En 1975, pendant que deux Américains, devenus célèbres, bidouillaient dans leur garage les premiers ordinateurs, Emile Ryckeboer concoctait une innovation qui allait changer le quotidien des Français. Dans son hangar de Geffosses (Manche), l’agriculteur, arrivé des Flandres après-guerre, entreprenait de mettre les légumes hors calibre et les poireaux dans des barquettes plastifiées, pour améliorer son revenu. Il était en train de développer la quatrième gamme alimentaire. Le vrai succès n’intervient qu’en 1984, quand le maraîcher présente, au Sial (1), une solution innovante permettant de conditionner et de conserver la salade en sachet plastique.

« Les investisseurs se sont bousculés pour s’associer avec moi. Mais je leur ai préféré la coopérative locale, la Casam, devenue Agrial (2). Ma seule condition était de structurer la production sur la base de contrats, avec des calendriers de livraison et des prix garantis.

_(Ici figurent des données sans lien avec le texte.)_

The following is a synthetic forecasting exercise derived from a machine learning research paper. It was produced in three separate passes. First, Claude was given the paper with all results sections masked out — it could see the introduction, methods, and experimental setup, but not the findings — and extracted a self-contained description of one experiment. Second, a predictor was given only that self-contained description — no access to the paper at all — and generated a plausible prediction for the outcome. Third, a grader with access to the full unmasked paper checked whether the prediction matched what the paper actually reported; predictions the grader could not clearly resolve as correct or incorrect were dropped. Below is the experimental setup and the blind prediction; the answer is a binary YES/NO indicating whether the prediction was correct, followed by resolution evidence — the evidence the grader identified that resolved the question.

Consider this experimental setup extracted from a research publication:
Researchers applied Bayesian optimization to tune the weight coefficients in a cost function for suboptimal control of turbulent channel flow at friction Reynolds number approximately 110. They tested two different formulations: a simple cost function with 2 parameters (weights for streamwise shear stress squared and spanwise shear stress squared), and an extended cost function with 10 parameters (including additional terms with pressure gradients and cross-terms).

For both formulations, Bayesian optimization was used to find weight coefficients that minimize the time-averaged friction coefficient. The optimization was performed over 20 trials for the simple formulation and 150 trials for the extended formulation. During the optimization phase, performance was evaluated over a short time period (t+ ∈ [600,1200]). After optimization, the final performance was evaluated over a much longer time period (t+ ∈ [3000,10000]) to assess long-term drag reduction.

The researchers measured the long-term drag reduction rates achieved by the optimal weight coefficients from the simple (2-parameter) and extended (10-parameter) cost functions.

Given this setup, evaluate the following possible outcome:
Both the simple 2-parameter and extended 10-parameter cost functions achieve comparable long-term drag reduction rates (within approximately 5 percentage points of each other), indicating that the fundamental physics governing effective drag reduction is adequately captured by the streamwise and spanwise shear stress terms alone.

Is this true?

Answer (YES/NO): YES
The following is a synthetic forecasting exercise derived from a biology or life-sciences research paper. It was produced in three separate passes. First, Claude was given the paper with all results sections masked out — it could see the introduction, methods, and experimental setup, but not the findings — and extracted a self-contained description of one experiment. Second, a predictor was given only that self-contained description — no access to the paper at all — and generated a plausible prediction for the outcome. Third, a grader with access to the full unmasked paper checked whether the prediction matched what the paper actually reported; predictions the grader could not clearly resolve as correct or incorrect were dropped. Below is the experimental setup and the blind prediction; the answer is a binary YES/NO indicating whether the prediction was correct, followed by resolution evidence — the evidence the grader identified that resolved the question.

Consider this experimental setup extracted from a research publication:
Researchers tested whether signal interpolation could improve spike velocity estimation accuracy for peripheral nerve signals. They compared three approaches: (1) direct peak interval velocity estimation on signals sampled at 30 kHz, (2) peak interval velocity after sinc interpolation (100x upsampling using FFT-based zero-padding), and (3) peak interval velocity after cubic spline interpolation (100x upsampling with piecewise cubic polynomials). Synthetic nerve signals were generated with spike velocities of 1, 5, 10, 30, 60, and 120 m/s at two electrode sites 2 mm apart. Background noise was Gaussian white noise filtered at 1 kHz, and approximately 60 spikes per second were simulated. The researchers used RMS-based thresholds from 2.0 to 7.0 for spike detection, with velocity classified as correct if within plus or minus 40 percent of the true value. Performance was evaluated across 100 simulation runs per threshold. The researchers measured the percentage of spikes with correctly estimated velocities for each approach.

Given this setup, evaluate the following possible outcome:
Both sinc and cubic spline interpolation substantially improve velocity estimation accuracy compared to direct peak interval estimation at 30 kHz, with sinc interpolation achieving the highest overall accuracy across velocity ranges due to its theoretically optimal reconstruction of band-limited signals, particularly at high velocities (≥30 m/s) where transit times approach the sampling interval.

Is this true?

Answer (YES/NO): NO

C’était une révolution dans le marché du frais. Je voulais que les paysans profitent de l’organisation de la production », relate-t-il.

Préférence à la coop

L’homme s’était déjà fortement investi localement pour améliorer le revenu des agriculteurs : création d’une banque de travail, mise en place d’un congélateur collectif, remembrement… Mais il voulait aller plus loin. « Le manque de valorisation de nos produits était préoccupant. Or, nous avions toutes les cartes en main pour réussir, à commencer par un quasi-monopole sur le marché de la carotte en hiver », se souvient Emile. Semoir à betteraves transformé en semoir à carottes, coupe blanc de poireaux inspiré du coupe ortie, ou ensacheuse à bonbons revue pour la salade… Le bricoleur bouillonnait d’idées. « Lecteur assidu de La France agricole, j’avais à cœur d’innover, certes avec des échecs, mais cela m’a toujours permis d’avancer », raconte-t-il dans son autobiographie. Visionnaire et persévérant, il a cru dans les légumes en sachet malgré la méfiance des scientifiques sur l’aspect bactériologique. Après avoir développé son invention, puis être devenu chef d’entreprise, il a pris sa retraite. À 84 ans, il voyage et sculpte la pierre de Caen.

Alexis Dufumier

(1) Le Salon international de l’alimentation. (2) Dont Florette est aujourd’hui la filiale.